While using stiff ODE solver like CVODE_BDF() and radau(), can we use saveat to save solutions at specific time points. For example, since time step dt changes adaptively, thereby is it a good idea to do
sol = solve(func, CVODE_BDF(), reltol=1e-12, abstol=1e-12, saveat=0.01) ?
As I noticed these algorithms generate solutions for very few time points. In other words, how can we obtain solutions for a desired number of time points in tspan=(0, T) with these solvers as we do in the case of fixed time step solver like RK4().

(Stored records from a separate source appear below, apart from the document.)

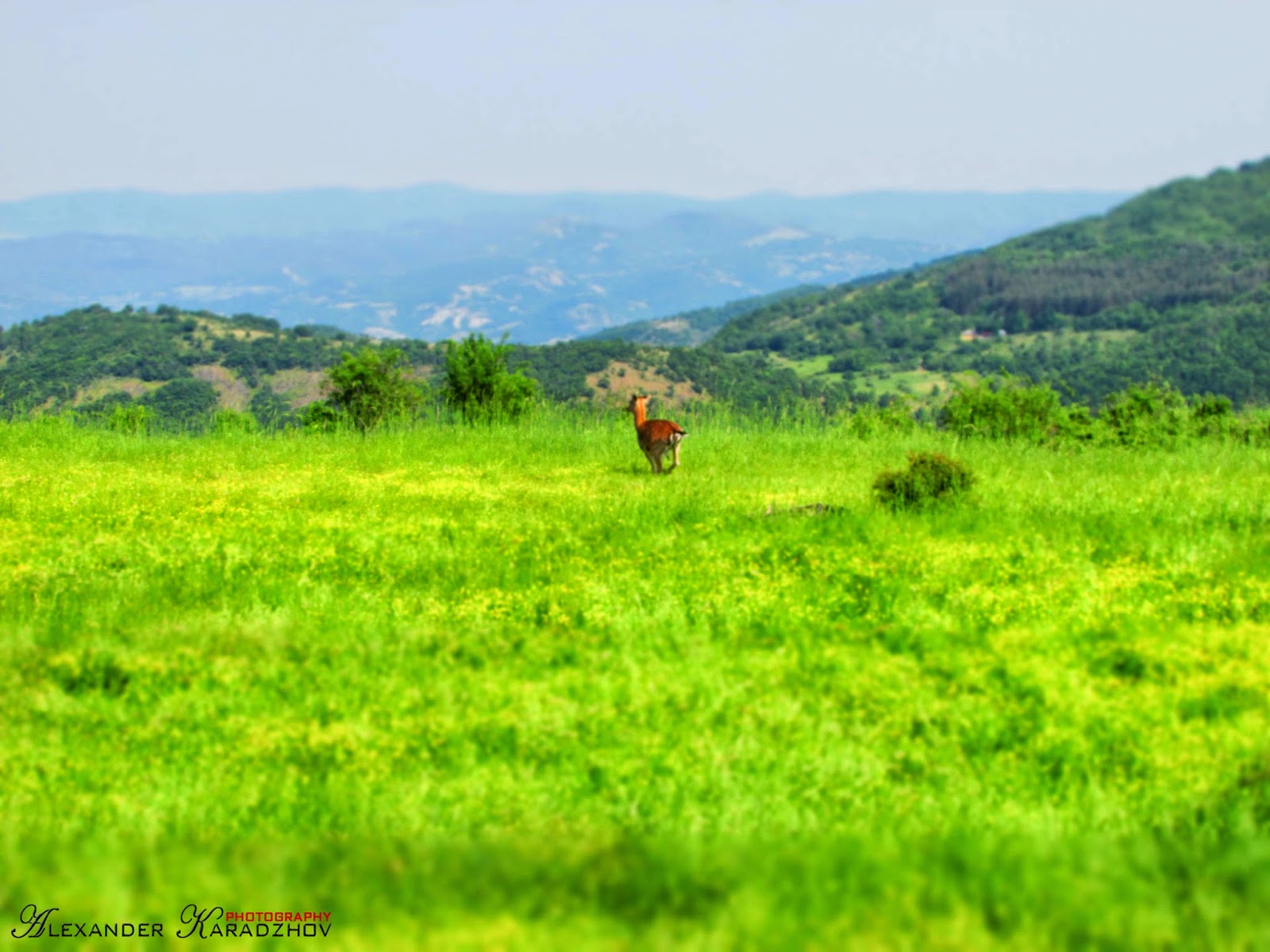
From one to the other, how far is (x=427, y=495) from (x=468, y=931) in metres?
9.01

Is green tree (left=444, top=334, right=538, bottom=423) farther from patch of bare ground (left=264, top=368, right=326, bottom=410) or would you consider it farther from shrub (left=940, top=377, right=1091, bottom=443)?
patch of bare ground (left=264, top=368, right=326, bottom=410)

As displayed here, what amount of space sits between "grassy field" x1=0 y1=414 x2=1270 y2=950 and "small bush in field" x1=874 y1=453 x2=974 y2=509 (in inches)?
10.4

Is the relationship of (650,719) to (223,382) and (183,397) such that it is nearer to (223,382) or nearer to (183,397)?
(183,397)

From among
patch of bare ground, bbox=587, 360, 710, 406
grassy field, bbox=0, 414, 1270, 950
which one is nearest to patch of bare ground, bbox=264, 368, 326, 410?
patch of bare ground, bbox=587, 360, 710, 406

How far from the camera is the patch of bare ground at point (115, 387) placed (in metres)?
124

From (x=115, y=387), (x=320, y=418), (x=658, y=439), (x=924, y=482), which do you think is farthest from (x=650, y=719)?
(x=115, y=387)

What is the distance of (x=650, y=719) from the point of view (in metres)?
6.06

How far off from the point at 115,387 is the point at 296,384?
21097mm

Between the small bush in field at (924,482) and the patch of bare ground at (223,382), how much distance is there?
394 feet

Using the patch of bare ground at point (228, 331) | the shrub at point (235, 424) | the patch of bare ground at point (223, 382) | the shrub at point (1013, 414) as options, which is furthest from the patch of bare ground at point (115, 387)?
the shrub at point (1013, 414)

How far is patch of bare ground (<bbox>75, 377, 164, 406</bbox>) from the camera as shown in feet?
405

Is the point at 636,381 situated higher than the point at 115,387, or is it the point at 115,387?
the point at 115,387

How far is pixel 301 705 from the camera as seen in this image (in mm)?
6254

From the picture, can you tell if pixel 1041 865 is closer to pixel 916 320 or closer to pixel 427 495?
pixel 427 495
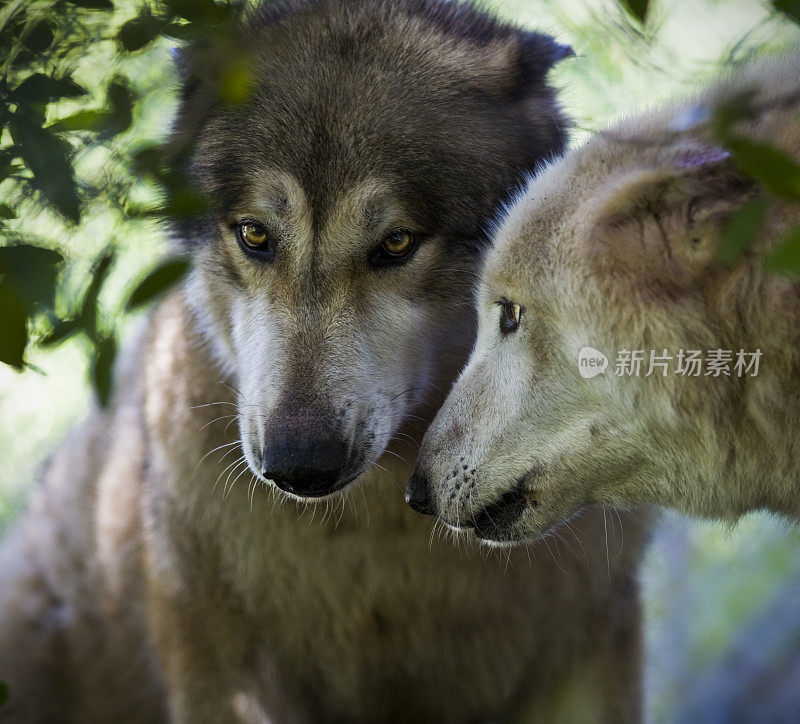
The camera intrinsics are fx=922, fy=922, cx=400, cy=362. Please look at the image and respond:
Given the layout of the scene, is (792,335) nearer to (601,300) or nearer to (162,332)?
(601,300)

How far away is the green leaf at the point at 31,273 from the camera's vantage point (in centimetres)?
112

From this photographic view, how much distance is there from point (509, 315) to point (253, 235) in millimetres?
645

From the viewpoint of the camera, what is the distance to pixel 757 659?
150 inches

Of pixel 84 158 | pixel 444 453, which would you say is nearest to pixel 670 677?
pixel 444 453

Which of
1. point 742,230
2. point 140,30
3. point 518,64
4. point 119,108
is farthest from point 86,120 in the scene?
point 518,64

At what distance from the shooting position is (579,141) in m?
2.06

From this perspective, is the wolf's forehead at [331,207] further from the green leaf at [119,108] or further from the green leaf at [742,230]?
the green leaf at [742,230]


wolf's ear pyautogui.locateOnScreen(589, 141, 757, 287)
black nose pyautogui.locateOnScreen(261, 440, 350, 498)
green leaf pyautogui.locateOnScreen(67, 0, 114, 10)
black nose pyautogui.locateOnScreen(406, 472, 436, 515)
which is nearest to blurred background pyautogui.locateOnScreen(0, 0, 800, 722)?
green leaf pyautogui.locateOnScreen(67, 0, 114, 10)

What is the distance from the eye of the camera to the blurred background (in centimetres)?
143

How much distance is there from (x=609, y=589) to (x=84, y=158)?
69.5 inches

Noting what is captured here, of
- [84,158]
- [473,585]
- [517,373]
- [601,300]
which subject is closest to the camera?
[84,158]

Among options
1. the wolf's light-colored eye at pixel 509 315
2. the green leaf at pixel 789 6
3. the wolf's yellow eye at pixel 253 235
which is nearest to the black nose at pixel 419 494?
the wolf's light-colored eye at pixel 509 315

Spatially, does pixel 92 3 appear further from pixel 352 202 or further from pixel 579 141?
pixel 579 141

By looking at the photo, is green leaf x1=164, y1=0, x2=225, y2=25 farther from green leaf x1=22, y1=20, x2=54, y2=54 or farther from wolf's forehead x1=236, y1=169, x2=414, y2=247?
wolf's forehead x1=236, y1=169, x2=414, y2=247
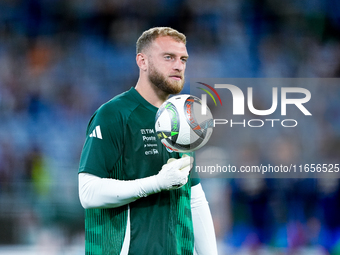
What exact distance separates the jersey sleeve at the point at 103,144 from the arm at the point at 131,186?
0.23 ft

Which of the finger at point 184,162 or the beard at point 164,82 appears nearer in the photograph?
the finger at point 184,162

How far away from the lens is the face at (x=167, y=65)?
2145 millimetres

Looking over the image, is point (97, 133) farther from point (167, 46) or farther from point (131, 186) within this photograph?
point (167, 46)

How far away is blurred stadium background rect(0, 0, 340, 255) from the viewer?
4.76m

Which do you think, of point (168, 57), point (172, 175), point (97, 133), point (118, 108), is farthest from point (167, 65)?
point (172, 175)

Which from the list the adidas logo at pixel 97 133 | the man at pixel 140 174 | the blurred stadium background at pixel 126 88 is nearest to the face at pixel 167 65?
the man at pixel 140 174

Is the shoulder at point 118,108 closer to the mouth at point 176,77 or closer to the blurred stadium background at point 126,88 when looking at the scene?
the mouth at point 176,77

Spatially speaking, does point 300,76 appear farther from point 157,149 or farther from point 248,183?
point 157,149

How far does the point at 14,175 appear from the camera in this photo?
4.97 m

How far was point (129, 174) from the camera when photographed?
198 centimetres

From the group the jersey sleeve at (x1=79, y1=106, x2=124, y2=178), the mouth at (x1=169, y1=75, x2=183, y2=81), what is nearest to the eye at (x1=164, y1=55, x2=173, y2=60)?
the mouth at (x1=169, y1=75, x2=183, y2=81)

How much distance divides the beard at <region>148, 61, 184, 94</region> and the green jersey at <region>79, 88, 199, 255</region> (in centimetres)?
23

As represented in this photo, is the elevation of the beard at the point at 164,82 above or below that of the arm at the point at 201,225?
above

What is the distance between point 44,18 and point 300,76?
4121 millimetres
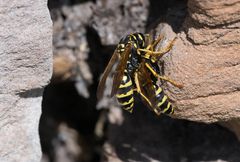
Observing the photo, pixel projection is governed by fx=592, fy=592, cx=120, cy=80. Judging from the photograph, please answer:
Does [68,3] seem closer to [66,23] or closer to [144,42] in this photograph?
[66,23]

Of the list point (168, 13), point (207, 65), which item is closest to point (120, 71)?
point (168, 13)

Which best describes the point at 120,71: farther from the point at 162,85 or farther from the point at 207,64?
the point at 207,64

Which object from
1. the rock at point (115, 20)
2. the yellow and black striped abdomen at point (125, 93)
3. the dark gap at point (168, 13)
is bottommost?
the yellow and black striped abdomen at point (125, 93)

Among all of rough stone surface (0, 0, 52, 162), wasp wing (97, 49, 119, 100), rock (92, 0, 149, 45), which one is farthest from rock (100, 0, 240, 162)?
rough stone surface (0, 0, 52, 162)

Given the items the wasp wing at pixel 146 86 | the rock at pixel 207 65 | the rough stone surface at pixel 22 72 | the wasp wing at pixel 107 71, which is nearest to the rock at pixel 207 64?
the rock at pixel 207 65

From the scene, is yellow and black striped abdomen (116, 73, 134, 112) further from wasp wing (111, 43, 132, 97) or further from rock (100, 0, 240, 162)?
rock (100, 0, 240, 162)

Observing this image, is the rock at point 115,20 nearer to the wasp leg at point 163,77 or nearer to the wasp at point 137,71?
the wasp at point 137,71
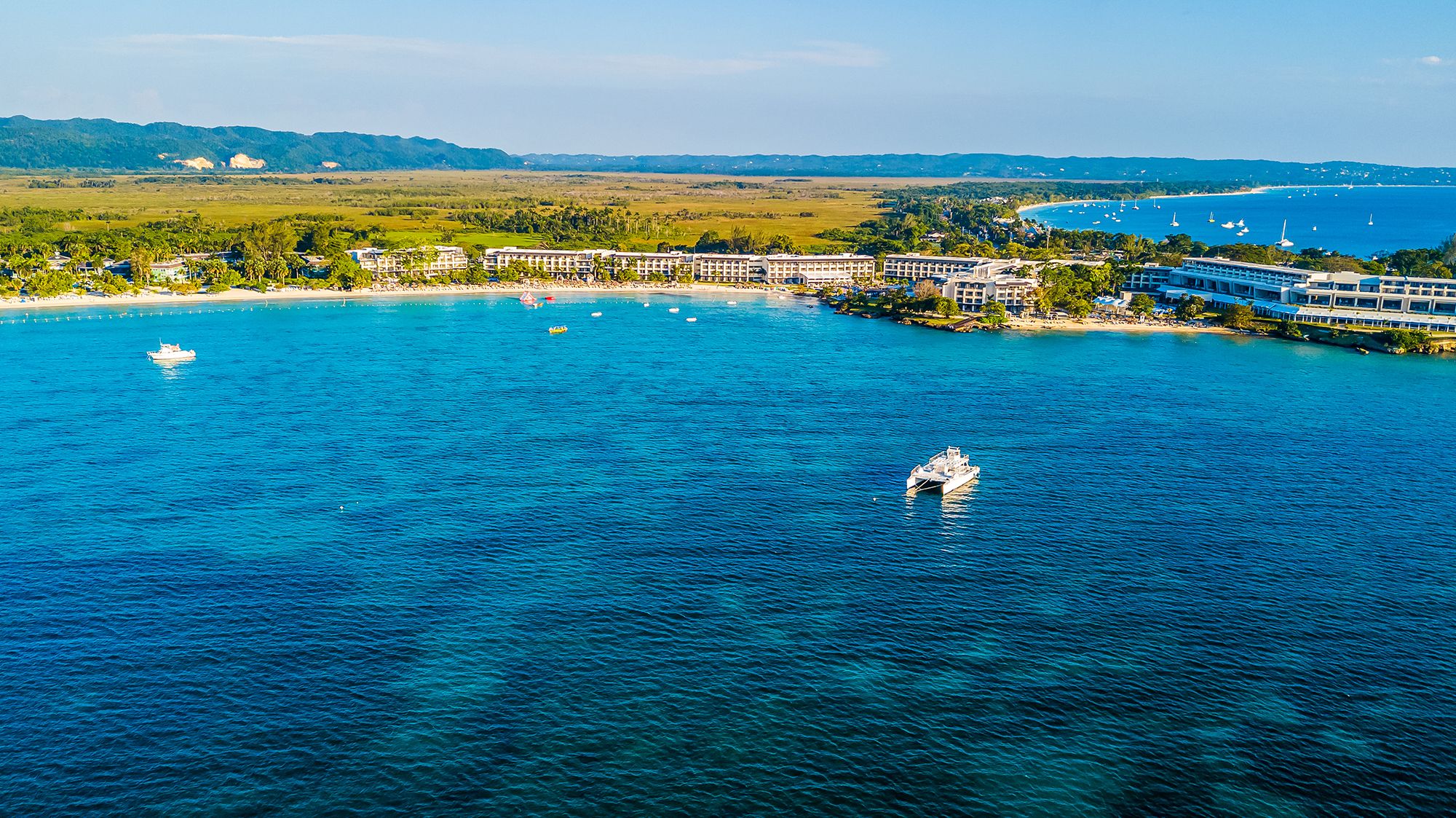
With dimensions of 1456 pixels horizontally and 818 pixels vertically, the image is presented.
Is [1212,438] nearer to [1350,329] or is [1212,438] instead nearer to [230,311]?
[1350,329]

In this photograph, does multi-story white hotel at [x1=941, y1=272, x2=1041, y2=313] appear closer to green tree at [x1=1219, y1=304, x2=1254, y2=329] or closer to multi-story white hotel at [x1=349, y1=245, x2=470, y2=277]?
green tree at [x1=1219, y1=304, x2=1254, y2=329]

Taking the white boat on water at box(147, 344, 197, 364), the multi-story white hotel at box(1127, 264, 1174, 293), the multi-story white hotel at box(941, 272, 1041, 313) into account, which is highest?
the multi-story white hotel at box(1127, 264, 1174, 293)

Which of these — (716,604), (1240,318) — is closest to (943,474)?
(716,604)

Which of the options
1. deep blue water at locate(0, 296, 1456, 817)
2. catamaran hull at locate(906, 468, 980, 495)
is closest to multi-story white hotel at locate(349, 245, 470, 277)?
deep blue water at locate(0, 296, 1456, 817)

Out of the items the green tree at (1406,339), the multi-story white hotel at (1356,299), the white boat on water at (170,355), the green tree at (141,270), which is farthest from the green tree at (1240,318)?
the green tree at (141,270)

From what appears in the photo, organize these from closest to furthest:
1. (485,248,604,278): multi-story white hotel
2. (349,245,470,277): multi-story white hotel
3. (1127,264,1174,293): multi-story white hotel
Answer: (1127,264,1174,293): multi-story white hotel
(349,245,470,277): multi-story white hotel
(485,248,604,278): multi-story white hotel

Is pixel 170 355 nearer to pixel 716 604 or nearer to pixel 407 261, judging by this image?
pixel 407 261

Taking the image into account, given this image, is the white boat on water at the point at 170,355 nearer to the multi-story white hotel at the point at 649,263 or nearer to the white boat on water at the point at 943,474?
the white boat on water at the point at 943,474
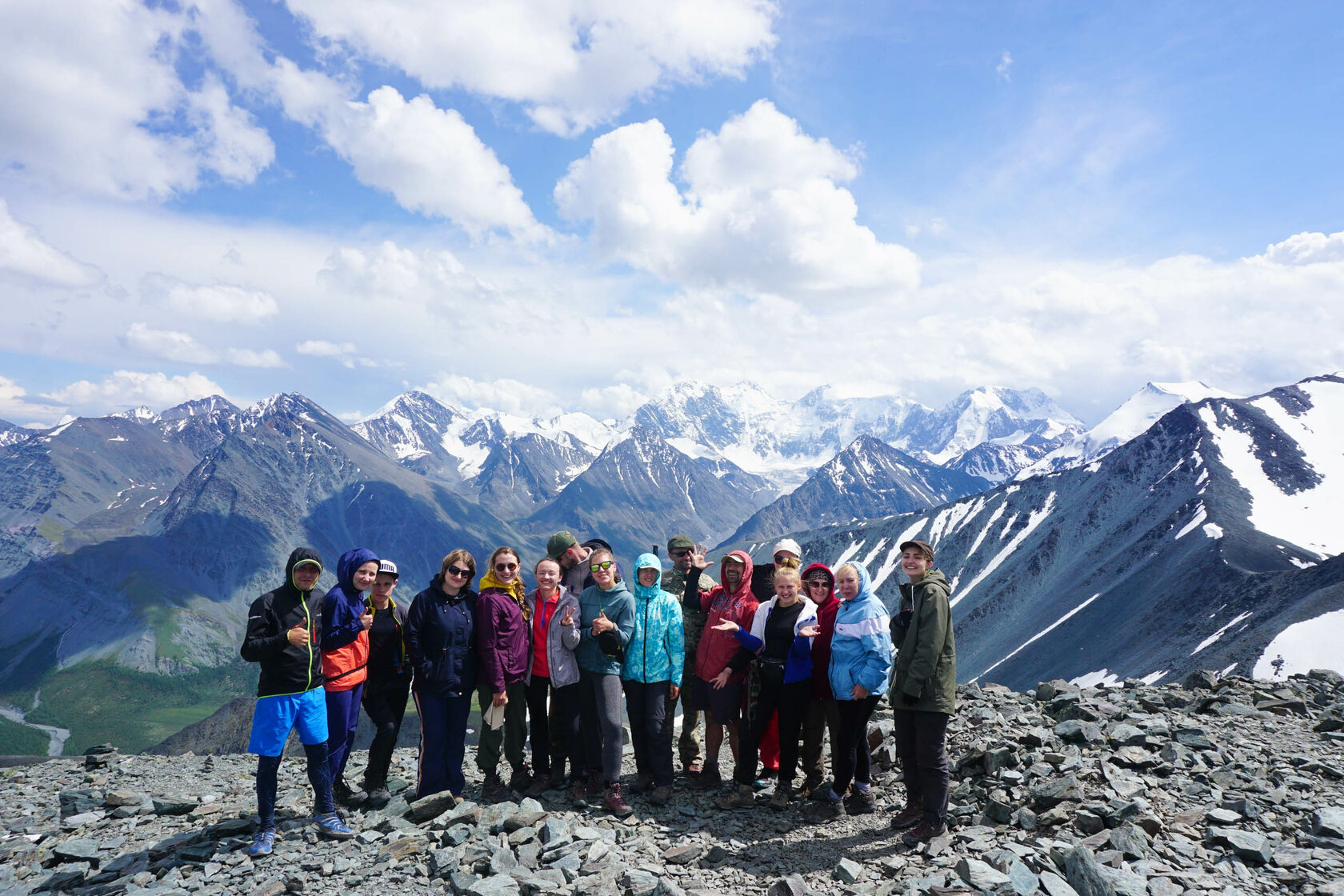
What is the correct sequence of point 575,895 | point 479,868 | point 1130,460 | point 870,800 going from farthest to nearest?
point 1130,460, point 870,800, point 479,868, point 575,895

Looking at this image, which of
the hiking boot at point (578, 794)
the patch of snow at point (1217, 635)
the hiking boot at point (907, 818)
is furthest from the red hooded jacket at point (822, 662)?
the patch of snow at point (1217, 635)

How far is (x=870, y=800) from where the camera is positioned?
A: 1023 centimetres

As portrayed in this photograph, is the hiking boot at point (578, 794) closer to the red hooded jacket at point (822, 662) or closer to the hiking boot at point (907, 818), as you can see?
the red hooded jacket at point (822, 662)

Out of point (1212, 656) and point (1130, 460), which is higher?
point (1130, 460)

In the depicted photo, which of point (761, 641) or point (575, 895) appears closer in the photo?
point (575, 895)

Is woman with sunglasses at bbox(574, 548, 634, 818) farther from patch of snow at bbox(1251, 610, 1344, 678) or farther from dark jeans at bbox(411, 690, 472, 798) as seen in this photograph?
patch of snow at bbox(1251, 610, 1344, 678)

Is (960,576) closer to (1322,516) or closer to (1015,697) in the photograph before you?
(1322,516)

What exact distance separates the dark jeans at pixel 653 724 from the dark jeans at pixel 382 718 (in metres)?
3.65

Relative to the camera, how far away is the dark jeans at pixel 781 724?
33.7ft

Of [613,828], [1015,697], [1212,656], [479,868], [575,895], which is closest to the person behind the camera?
[575,895]

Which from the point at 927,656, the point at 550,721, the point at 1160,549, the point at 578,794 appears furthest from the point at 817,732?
the point at 1160,549

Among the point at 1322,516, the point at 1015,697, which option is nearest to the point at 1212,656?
the point at 1015,697

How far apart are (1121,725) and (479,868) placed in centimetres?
1093

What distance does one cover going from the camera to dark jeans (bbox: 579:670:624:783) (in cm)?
1029
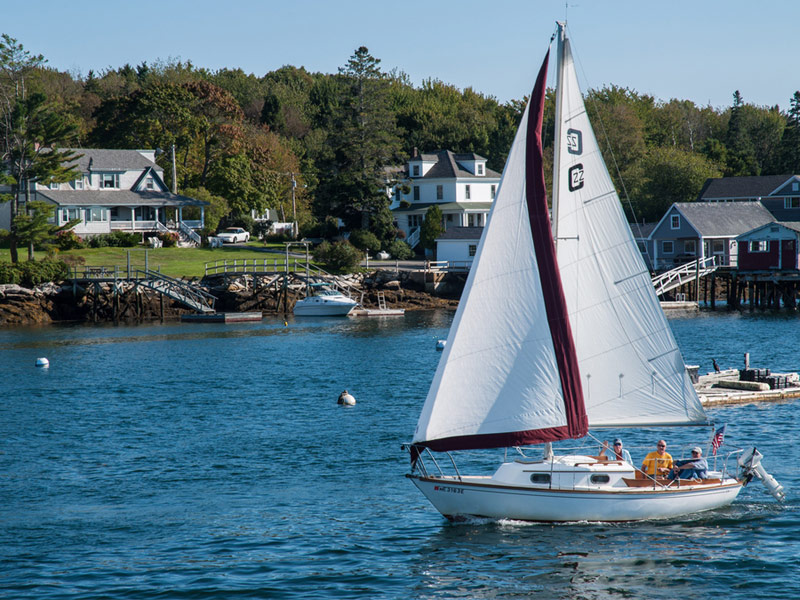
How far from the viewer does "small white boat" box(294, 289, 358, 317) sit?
79562mm

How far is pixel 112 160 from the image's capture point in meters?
99.9

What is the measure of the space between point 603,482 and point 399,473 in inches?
316

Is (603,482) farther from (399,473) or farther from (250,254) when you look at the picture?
(250,254)

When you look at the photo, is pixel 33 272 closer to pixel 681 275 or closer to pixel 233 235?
pixel 233 235

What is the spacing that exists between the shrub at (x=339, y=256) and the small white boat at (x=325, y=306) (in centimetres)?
1053

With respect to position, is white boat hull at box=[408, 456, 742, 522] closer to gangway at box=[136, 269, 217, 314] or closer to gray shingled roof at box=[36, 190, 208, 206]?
gangway at box=[136, 269, 217, 314]

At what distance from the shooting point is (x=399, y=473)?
2738 centimetres

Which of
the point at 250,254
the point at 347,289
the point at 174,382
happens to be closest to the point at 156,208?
the point at 250,254

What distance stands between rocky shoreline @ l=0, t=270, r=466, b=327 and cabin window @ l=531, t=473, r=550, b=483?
207 feet

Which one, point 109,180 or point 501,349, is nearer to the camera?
point 501,349

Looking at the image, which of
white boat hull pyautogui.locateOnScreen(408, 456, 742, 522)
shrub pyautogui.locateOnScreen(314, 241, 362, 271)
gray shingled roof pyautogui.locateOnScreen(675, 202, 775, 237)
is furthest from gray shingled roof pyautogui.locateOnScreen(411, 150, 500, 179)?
white boat hull pyautogui.locateOnScreen(408, 456, 742, 522)

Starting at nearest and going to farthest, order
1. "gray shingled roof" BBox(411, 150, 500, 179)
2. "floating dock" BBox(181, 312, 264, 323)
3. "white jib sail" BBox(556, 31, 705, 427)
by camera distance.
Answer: "white jib sail" BBox(556, 31, 705, 427), "floating dock" BBox(181, 312, 264, 323), "gray shingled roof" BBox(411, 150, 500, 179)

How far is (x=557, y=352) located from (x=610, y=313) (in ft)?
5.44

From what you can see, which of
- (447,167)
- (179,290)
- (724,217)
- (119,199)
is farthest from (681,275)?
(119,199)
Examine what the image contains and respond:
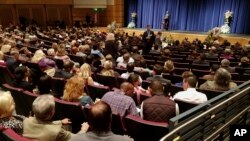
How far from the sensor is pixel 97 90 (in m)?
3.93

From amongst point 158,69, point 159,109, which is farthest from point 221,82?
point 159,109

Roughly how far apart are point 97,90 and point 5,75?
216cm

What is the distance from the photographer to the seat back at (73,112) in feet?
9.70

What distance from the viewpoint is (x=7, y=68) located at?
16.4ft

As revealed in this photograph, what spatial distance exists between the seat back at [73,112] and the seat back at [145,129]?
554 mm

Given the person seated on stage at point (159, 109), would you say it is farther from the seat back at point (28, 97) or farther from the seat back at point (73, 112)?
the seat back at point (28, 97)

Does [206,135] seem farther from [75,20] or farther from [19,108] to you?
[75,20]

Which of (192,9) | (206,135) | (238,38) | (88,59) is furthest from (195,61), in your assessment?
(192,9)

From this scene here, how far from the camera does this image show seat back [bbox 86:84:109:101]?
3.85 m

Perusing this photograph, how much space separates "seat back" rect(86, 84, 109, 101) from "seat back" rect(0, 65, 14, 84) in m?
1.67

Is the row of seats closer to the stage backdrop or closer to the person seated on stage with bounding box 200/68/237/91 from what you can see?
the person seated on stage with bounding box 200/68/237/91

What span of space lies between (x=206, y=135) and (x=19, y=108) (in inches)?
98.2

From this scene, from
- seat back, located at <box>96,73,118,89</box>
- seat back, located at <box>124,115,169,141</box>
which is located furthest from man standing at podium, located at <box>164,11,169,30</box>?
seat back, located at <box>124,115,169,141</box>

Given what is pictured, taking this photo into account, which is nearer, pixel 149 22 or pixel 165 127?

Is the question a misunderstanding of interpolation? The solutions have a high order interpolation generated as part of the solving process (which is usually order matching or one order less), so you don’t lose accuracy by interpolating between steps. Thus you only need 1e-12 tolerances if you want a 1e-12 local tolerance on the interpolation (in some sense that is more rigorous in some methods than others) which amounts to about a 1e-10 global error (heuristically). tl;dr, the tolerances apply to the saveat points just as much as it does to the steps.

You can use saveat for getting values at desired time points. Or tstops to control time stops, though that should only be done really for discontinuity handling.

See the output control part of the documentation for more details.

https://diffeq.sciml.ai/dev/basics/common_solver_opts/

“the tolerances apply to the saveat points just as much as it does to the steps.” answers my question. I was concerned about accuracy of the solution while using saveat with stiff ODEs solvers, I just wanted to be reassured. Thanks!